:: Instructions for the task ::
Look through the listing below and work out how many of its lines hold the word "site". Give only the number.

:: Data for this task ::
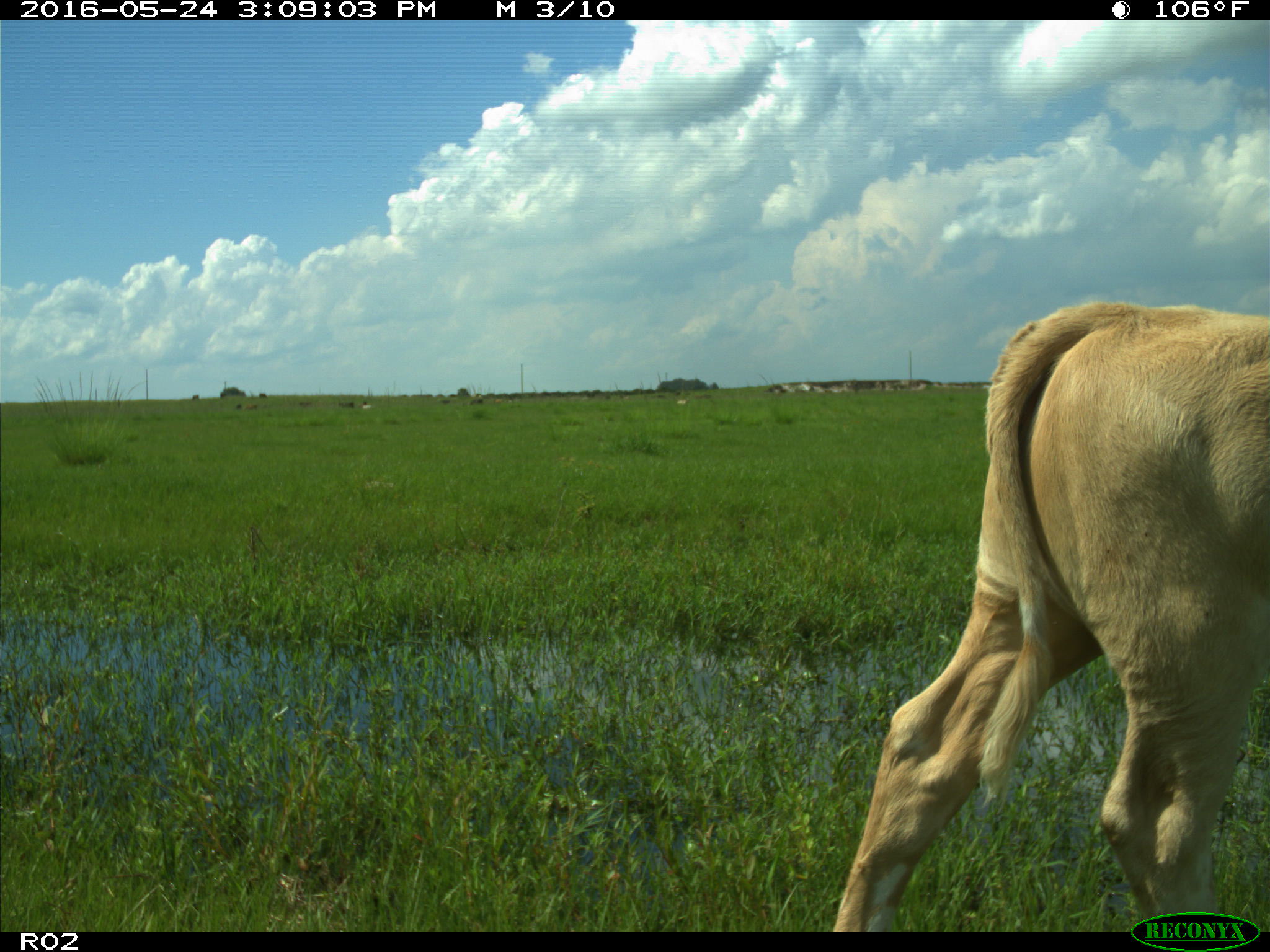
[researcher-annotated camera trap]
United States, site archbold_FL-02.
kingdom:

---

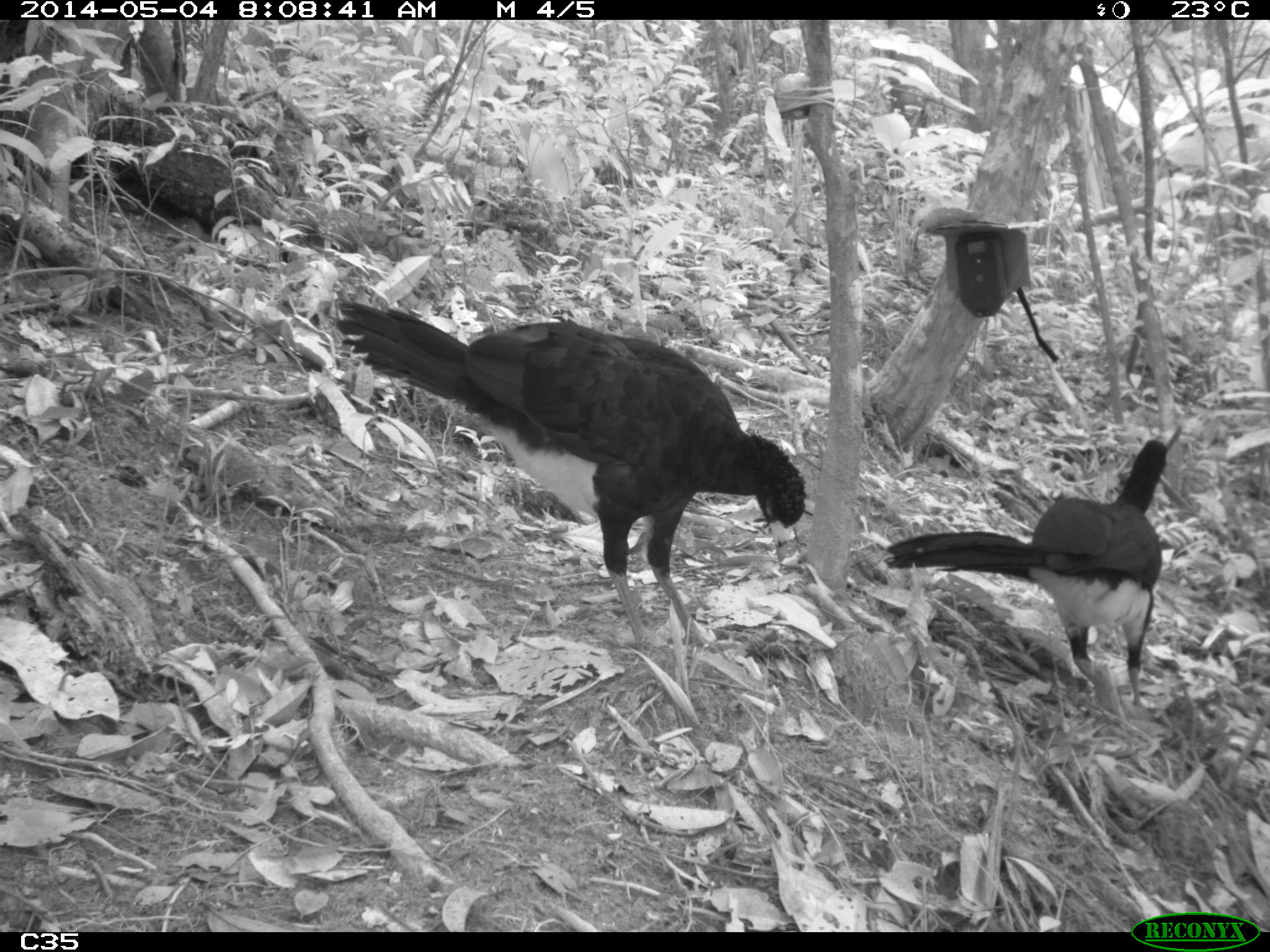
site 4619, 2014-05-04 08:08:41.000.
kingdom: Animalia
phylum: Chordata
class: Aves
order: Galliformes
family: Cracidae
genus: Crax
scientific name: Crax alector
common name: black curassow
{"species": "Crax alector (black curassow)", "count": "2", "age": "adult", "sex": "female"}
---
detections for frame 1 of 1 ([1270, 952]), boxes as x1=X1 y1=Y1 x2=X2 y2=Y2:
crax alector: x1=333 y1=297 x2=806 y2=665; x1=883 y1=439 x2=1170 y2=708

:: Exercise output ::
2